Changing minds is a difficult thing. Debunking decades of lies and suppression of the truth is even more difficult, not to mention a tedious enterprise. I hope that this article, and the work of this blog will assist future historians and journalists, as well as educate and inform today’s interested readers, with the goal as well of forestalling a future war in Asia, where the U.S. has sown so much distrust.
Endnotes:
[1] In his 2000 essay, “Germ Warfare: Memories and Reflections,” reprinted in Leitenberg’s 2016 monograph, Méray wrote: “I have to say that my belief [on the germ war charges] was shaken not by Korea but by events in Hungary. Not long after my return to Hungary I realized the extent of the crimes of Stalinism that had been committed in my country and the mass of lies that covered these crimes. At this stage simple logic led me to the history of the Korean War. I asked myself whether they had told me the truth about many things, including the germ warfare. I knew the similarity between the two regimes. The parallel caused me to be filled with doubts.” (pg. 77 or the monograph, or pg. 85 of the PDF linked).
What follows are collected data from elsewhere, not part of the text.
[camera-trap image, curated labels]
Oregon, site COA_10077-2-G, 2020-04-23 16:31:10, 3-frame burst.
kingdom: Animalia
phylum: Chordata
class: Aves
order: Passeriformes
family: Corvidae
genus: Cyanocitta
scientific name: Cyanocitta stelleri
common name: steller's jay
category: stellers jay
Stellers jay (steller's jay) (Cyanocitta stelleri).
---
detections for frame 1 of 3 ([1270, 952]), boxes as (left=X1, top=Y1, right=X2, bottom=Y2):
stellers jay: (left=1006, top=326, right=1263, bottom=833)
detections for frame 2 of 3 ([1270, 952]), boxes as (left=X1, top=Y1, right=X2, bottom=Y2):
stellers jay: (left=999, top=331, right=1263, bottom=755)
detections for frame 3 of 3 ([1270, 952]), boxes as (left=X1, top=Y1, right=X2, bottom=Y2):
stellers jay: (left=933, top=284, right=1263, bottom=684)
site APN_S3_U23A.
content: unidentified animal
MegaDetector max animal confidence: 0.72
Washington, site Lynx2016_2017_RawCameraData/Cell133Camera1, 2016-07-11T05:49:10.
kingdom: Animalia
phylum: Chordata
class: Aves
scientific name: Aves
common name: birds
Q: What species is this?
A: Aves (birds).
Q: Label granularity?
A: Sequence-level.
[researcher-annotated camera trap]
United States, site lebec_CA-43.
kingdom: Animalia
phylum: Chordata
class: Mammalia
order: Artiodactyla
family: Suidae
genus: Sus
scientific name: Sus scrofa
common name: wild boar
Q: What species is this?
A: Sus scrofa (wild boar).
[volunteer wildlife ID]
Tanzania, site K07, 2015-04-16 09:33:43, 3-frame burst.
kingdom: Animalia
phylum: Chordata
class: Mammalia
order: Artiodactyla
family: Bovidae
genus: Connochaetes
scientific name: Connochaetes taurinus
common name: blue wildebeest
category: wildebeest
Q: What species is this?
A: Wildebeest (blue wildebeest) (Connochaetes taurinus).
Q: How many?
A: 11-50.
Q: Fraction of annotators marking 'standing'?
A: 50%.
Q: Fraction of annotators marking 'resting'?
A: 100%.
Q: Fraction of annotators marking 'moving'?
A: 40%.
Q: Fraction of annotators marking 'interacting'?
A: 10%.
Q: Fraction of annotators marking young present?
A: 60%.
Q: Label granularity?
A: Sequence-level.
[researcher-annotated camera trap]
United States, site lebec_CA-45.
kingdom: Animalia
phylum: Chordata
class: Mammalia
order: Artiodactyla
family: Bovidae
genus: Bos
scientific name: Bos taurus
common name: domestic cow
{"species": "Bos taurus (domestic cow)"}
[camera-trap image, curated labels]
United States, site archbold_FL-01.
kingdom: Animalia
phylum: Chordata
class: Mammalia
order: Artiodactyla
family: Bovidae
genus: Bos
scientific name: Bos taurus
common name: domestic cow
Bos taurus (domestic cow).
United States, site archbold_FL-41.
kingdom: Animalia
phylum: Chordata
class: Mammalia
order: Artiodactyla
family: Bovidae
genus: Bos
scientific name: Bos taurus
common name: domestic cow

[2] See abstract, Denilde R. Nascumento, Regiñe H.S.F. Vieira, Hauston B. Almeida, Thakor R. Patel, Sebatiao T. Iaria, “Survival of Vibrio cholerae 01 Strains in Shrimp Subjected to Freezing and Boiling,” Journal of Food Protection, Volume 61, Issue 10, October 1, 1998, Pages 1317-1320.
[3] David A. Sack, Carol O. Tacket, Mitchell B. Cohen, R. Bradley Sack, Genevieve A. Losonsky, Janet Shimko, James P. Nataro, Robert Edelman, Myron M. Levine, Ralph A. Giannella, Gilbert Schiff, Dennis Lang, “Validation of a Volunteer Model of Cholera with Frozen Bacteria as the Challenge,” Infection and Immunity, Vol. 66, No. 6, pp. 1968-1972.